**Required work:**
A verbatim copy of the listing is what is needed, minus any pictures.

**Record set:**
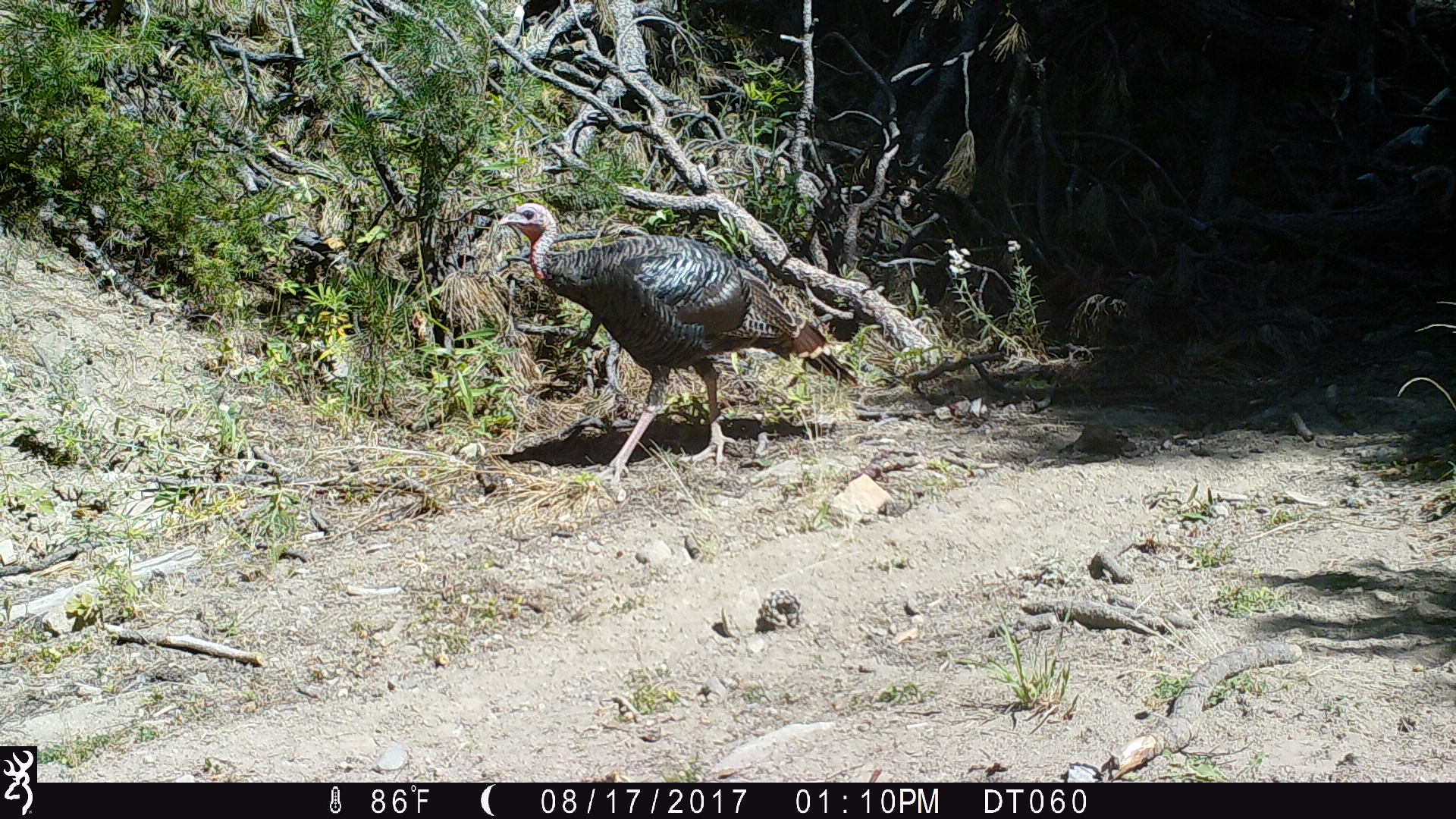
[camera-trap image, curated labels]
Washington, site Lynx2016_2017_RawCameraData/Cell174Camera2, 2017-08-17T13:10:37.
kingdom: Animalia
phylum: Chordata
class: Aves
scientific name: Aves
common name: birds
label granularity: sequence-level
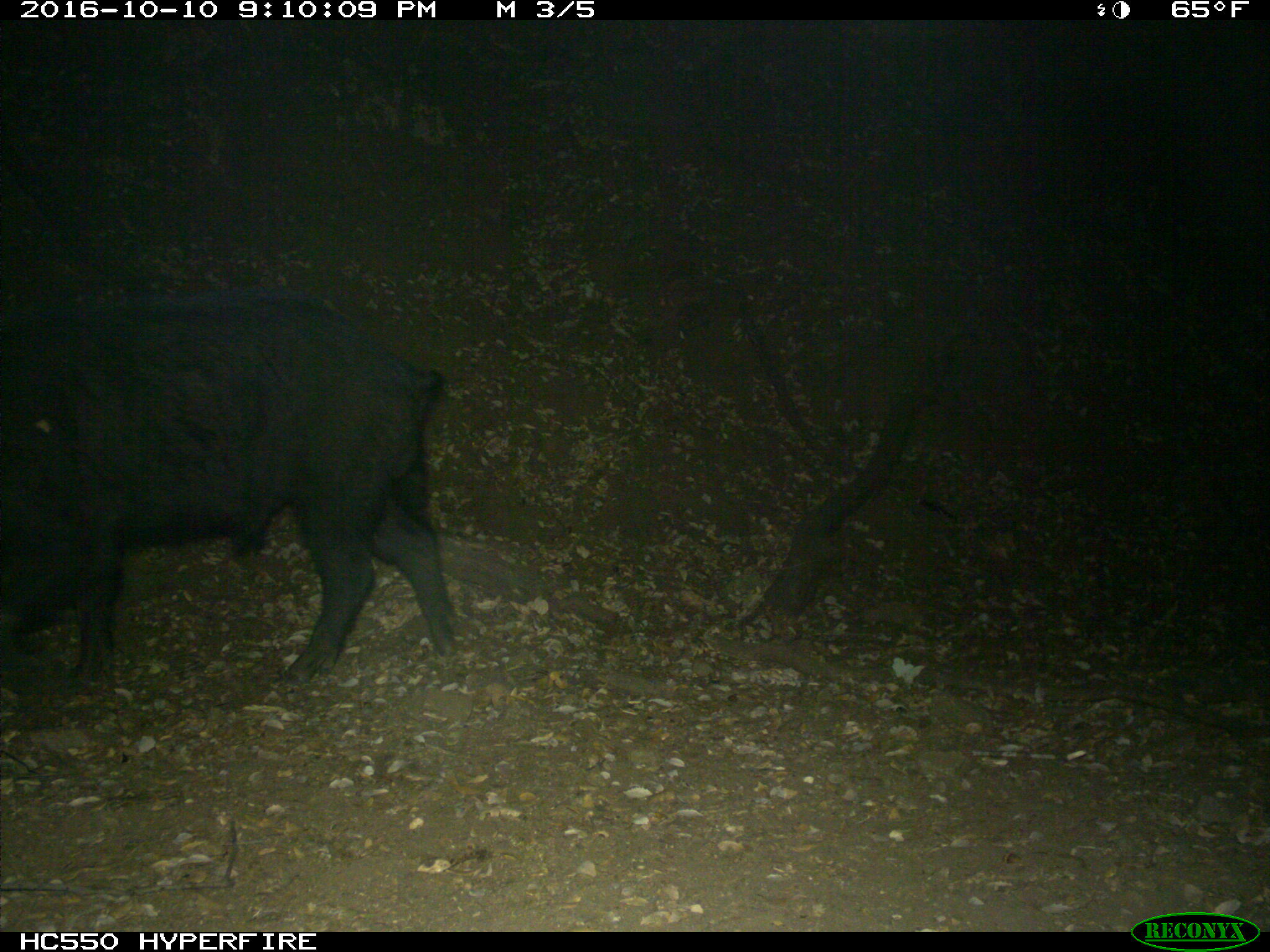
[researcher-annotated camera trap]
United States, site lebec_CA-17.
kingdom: Animalia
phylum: Chordata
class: Mammalia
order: Artiodactyla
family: Suidae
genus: Sus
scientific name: Sus scrofa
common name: wild boar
Sus scrofa (wild boar).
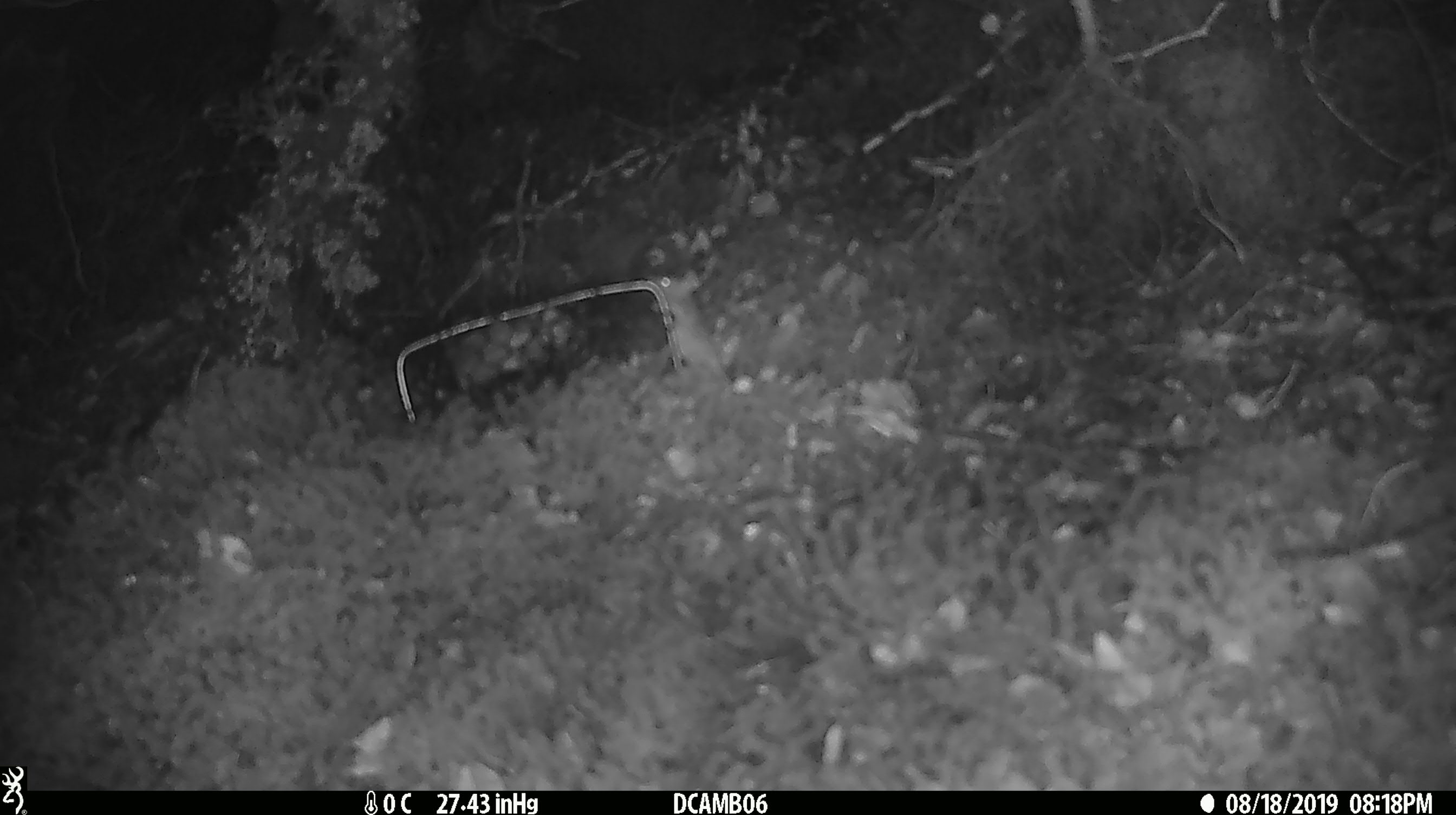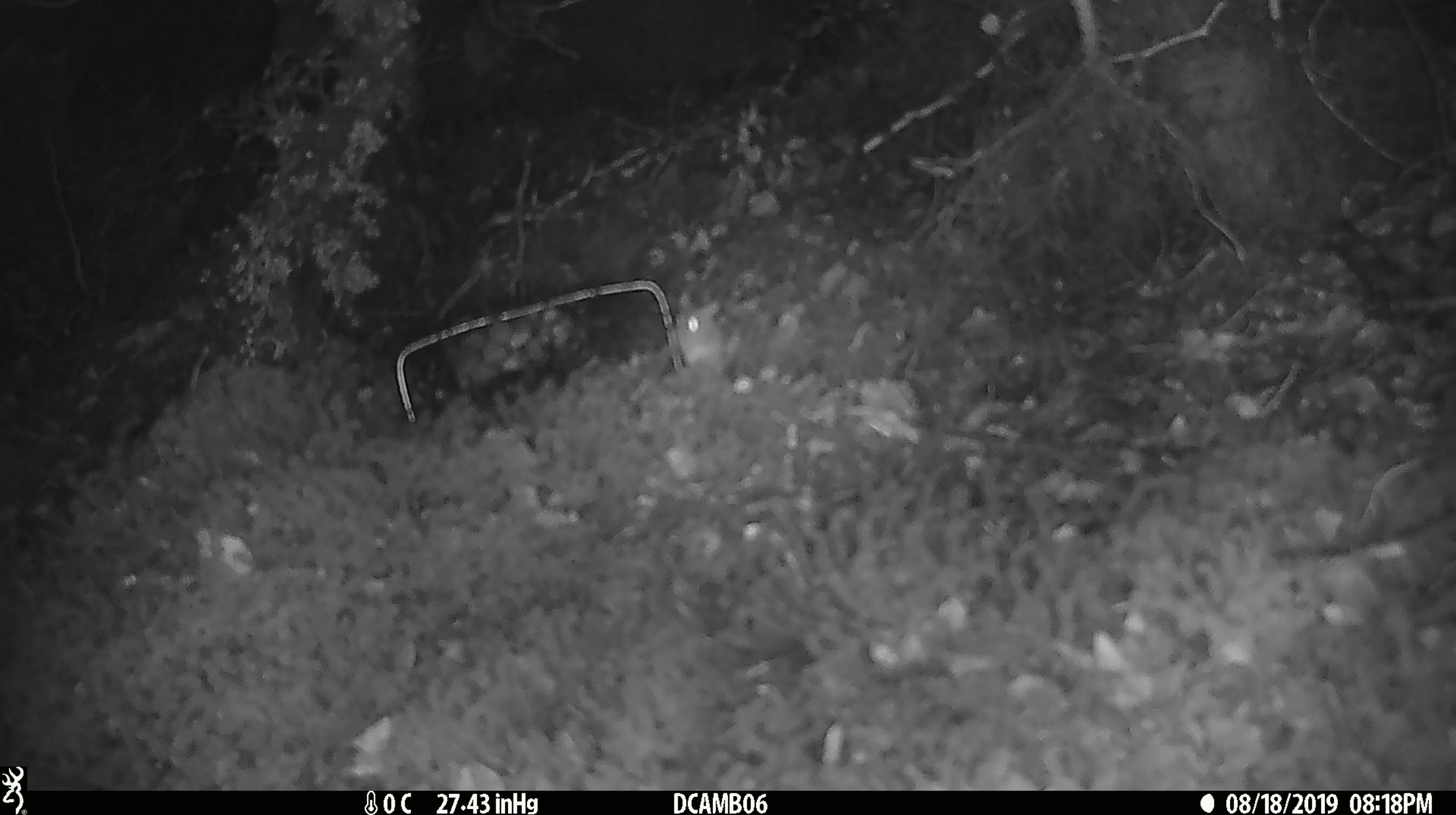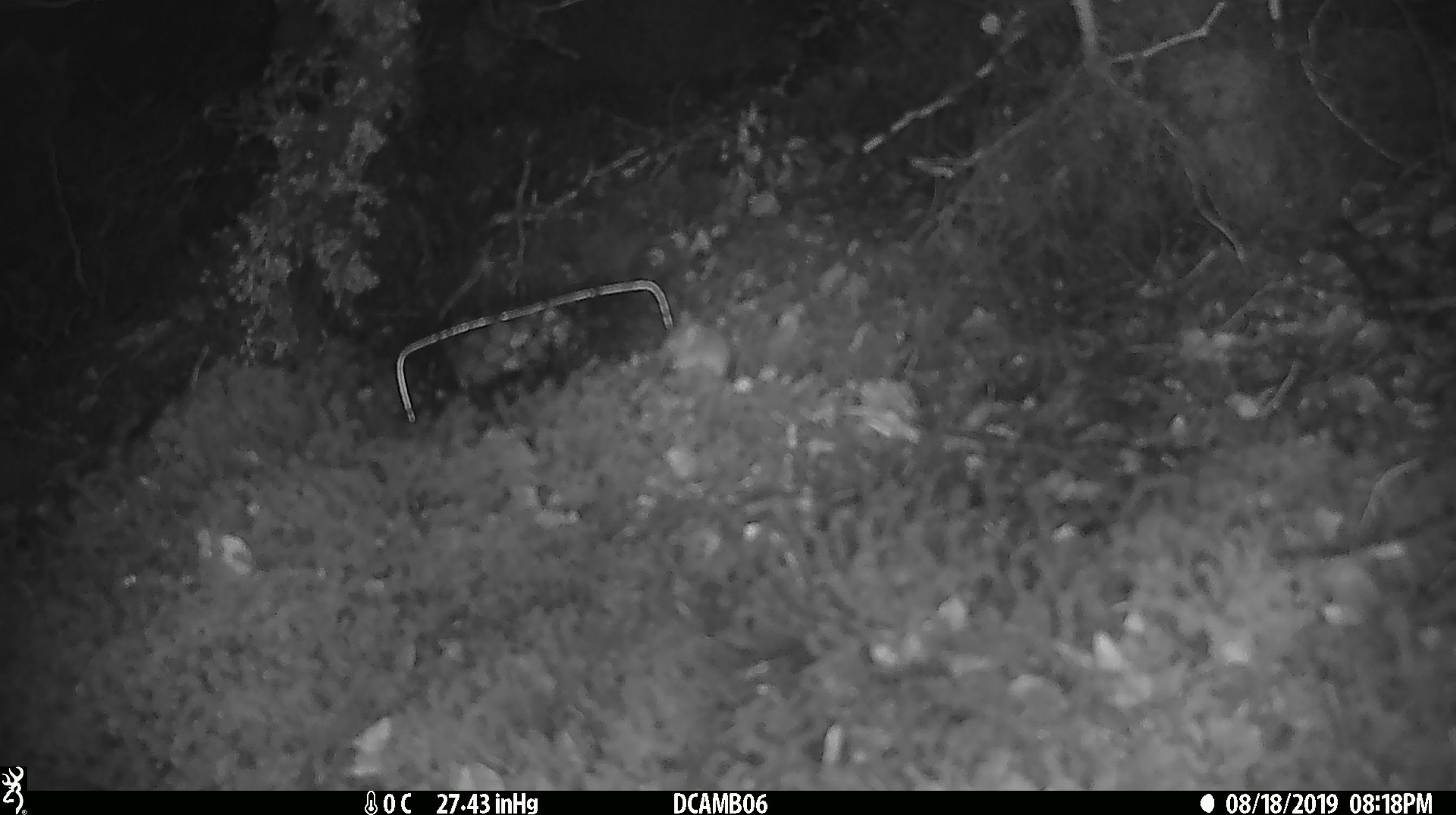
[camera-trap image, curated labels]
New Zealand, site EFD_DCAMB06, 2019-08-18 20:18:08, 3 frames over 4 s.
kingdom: Animalia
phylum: Chordata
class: Mammalia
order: Rodentia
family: Muridae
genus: Mus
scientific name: Mus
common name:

**Written solution:**
[camera-trap image, curated labels]
Washington, site Lynx2016_2017_RawCameraData/Cell174Camera2, 2017-08-17T13:10:37.
kingdom: Animalia
phylum: Chordata
class: Aves
scientific name: Aves
common name: birds
label granularity: sequence-level
[researcher-annotated camera trap]
United States, site lebec_CA-17.
kingdom: Animalia
phylum: Chordata
class: Mammalia
order: Artiodactyla
family: Suidae
genus: Sus
scientific name: Sus scrofa
common name: wild boar
Sus scrofa (wild boar).
[camera-trap image, curated labels]
New Zealand, site EFD_DCAMB06, 2019-08-18 20:18:08, 3 frames over 4 s.
kingdom: Animalia
phylum: Chordata
class: Mammalia
order: Rodentia
family: Muridae
genus: Mus
scientific name: Mus
common name:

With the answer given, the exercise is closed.